Robert Griffin III to Redskins: How Move Would Completely Shake Up NFC East

Ryan AlfieriCorrespondent IIIMarch 10, 2012

WACO, TX - NOVEMBER 19:  Robert Griffin III #10 of the Baylor Bears at Floyd Casey Stadium on November 19, 2011 in Waco, Texas.  (Photo by Ronald Martinez/Getty Images)
Ronald Martinez/Getty Images

After last night's blockbuster trade in which Bruce Allen sold his soul for the right to select Robert Griffin III, the battle for the NFC East will be a dogfight. 

With Eli Manning, Michael Vick, and Tony Romo in the same division, the Redskins had to get their own top-level quarterback. Griffin is an unproven commodity, but he will at least give Redskins faithful hope that they can eventually return to prominence with such an exciting player at the helm. 

For all intents and purposes, let's assume that Griffin will quickly become one of the better quarterback in the league and follow a similar career path as Cam Newton as a dual-threat quarterback. 

Yes, the Redskins have a lot of needs at the receiver and offensive line positions, but their defense may be the best in the division. They were able to retain tight end Fred Davis with the franchise tag. They have enough cap room to spend a lot of money in free agency, and they intend to do so. 

Let's say they add Carl Nicks and Vincent Jackson. All of a sudden, the Redskins are not just contenders to unseat the Giants in their own division, they become playoff contenders on a consistent basis. 
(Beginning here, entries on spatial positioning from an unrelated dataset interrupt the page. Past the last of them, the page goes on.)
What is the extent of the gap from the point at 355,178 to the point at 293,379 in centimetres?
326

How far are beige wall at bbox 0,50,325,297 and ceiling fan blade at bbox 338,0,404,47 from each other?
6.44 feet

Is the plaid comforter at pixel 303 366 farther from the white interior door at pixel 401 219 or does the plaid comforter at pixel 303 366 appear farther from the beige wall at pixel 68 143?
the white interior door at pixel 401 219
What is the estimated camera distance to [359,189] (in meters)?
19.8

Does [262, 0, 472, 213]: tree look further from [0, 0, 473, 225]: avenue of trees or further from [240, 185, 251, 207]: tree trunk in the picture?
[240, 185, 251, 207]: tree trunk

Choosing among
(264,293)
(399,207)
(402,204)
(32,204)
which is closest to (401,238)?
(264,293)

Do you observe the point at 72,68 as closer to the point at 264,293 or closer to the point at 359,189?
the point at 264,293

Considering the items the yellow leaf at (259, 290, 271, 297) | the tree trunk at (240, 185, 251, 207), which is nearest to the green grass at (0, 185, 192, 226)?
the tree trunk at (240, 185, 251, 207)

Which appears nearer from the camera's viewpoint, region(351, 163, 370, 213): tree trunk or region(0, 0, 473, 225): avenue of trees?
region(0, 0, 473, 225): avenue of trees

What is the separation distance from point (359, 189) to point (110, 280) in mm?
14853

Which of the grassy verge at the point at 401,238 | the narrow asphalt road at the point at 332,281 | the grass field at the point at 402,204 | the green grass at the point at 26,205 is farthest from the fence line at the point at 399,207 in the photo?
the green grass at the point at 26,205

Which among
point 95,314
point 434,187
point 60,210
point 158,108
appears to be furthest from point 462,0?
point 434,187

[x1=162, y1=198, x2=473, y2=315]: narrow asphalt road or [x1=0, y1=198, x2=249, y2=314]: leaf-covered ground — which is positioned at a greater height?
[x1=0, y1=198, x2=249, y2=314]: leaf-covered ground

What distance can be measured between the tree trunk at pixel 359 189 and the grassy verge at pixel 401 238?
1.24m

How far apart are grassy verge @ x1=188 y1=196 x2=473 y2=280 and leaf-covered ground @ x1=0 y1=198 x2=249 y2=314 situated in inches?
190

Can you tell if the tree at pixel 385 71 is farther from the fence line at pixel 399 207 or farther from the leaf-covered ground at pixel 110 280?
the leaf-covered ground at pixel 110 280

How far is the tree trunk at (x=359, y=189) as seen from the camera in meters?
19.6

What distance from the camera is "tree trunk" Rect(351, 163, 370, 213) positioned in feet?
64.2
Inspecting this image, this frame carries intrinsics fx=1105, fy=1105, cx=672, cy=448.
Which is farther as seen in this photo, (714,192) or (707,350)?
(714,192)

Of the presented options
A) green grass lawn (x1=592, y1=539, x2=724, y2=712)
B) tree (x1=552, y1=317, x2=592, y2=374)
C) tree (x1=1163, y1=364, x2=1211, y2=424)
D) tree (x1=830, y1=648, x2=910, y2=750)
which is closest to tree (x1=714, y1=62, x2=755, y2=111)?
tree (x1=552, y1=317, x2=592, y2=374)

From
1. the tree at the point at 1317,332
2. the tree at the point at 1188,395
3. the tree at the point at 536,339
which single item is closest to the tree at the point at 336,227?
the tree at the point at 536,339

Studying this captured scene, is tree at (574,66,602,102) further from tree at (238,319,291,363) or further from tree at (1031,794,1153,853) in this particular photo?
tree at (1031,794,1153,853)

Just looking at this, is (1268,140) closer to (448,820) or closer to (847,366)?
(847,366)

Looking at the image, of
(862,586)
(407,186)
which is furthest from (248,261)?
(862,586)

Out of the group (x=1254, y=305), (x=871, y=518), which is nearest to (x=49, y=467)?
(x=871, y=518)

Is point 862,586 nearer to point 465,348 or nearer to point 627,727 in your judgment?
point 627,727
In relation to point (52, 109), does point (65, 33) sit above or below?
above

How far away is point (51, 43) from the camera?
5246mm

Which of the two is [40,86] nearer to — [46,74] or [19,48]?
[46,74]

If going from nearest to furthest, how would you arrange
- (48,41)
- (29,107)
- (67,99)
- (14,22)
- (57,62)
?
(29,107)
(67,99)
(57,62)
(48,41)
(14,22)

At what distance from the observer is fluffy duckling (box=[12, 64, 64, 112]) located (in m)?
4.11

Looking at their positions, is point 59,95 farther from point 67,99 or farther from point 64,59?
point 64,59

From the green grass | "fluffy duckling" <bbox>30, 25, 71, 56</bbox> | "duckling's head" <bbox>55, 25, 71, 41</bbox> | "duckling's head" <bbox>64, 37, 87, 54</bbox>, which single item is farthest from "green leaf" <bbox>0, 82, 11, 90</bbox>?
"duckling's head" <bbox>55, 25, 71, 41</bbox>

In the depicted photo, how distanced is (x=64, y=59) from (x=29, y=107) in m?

It is easy to forget how good the Redskins looked to start the season, until the coaching staff made the terrible decision to use John Beck, which probably cost them a few games. Their erratic play at the quarterback position was simply too much to overcome. 

The NFC East is still a formidable division. Not only does every team have a high-end quarterback, but each team is loaded with guys who can rush the passer. Having Tuck, Ware, Pierre-Paul, Cole and Babin all in the same division in quite daunting. The Redskins have their own guys in Orakpo and Kerrigan who can take advantage of a deficiency that each NFC East team shares: offensive line problems.

Still, it all comes down to whether or not Griffin pans out. Should he fail, the Redskins are in a world of trouble for a long time and it is the end of the Shanahan/Allen era. 

On the other hand, if RGIII is everything the Redskins (and Adidas) hope he is, the dormant era of the Redskins will finally be over and Dan Snyder can finally start to field a winning team on a consistent basis.